- [TASK STATEMENT]
Once the line with "Hijabi Dumped NiksIndian" has been located in the records below, set down that line and all subsequent lines exactly, omitting the pictures.

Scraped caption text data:
══════

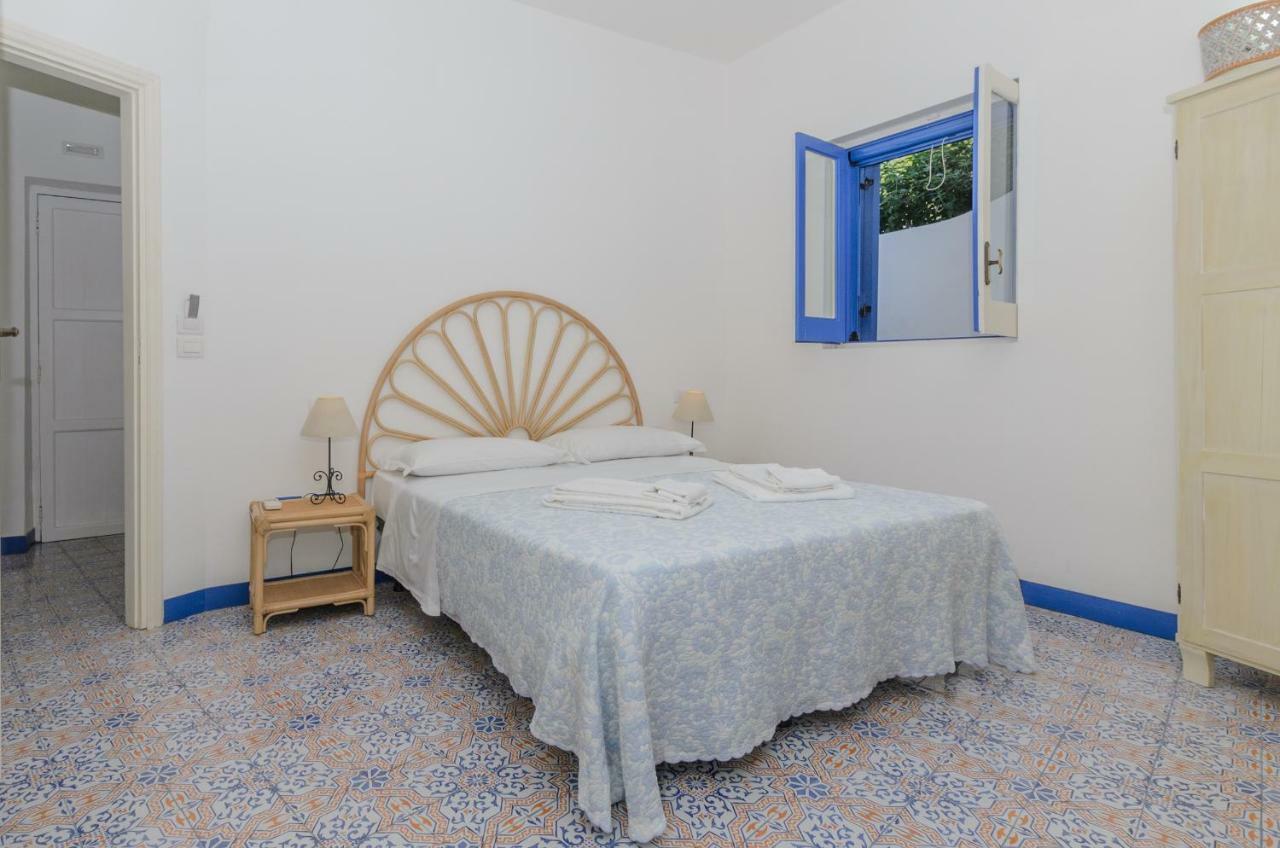 Villa Dei Sogni Vulcano  Buitenkant foto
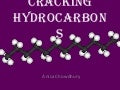 Cracking hydrocarbons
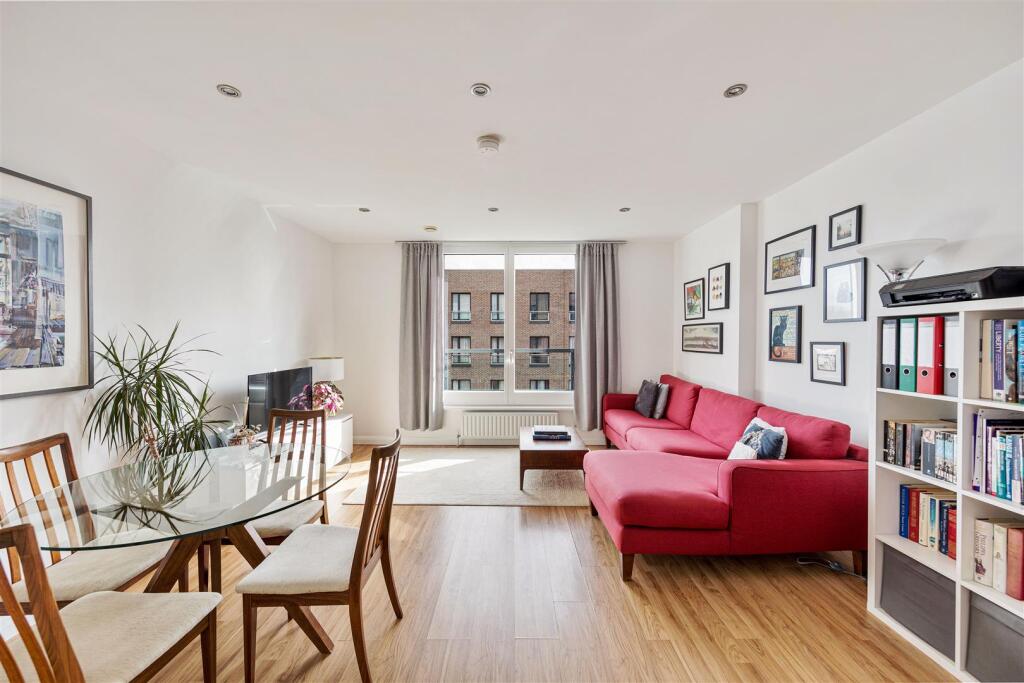 Buy or rent a property | Church Street, London E15 3HZ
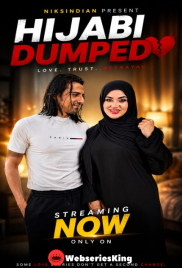 Hijabi Dumped NiksIndian Uncut Short Film (2026)
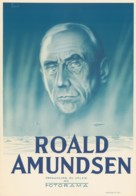 Roald Amundsen - Norwegian Movie Poster (xs thumbnail)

══════

- [TASK ANSWER]
 Hijabi Dumped NiksIndian Uncut Short Film (2026)
 Roald Amundsen - Norwegian Movie Poster (xs thumbnail)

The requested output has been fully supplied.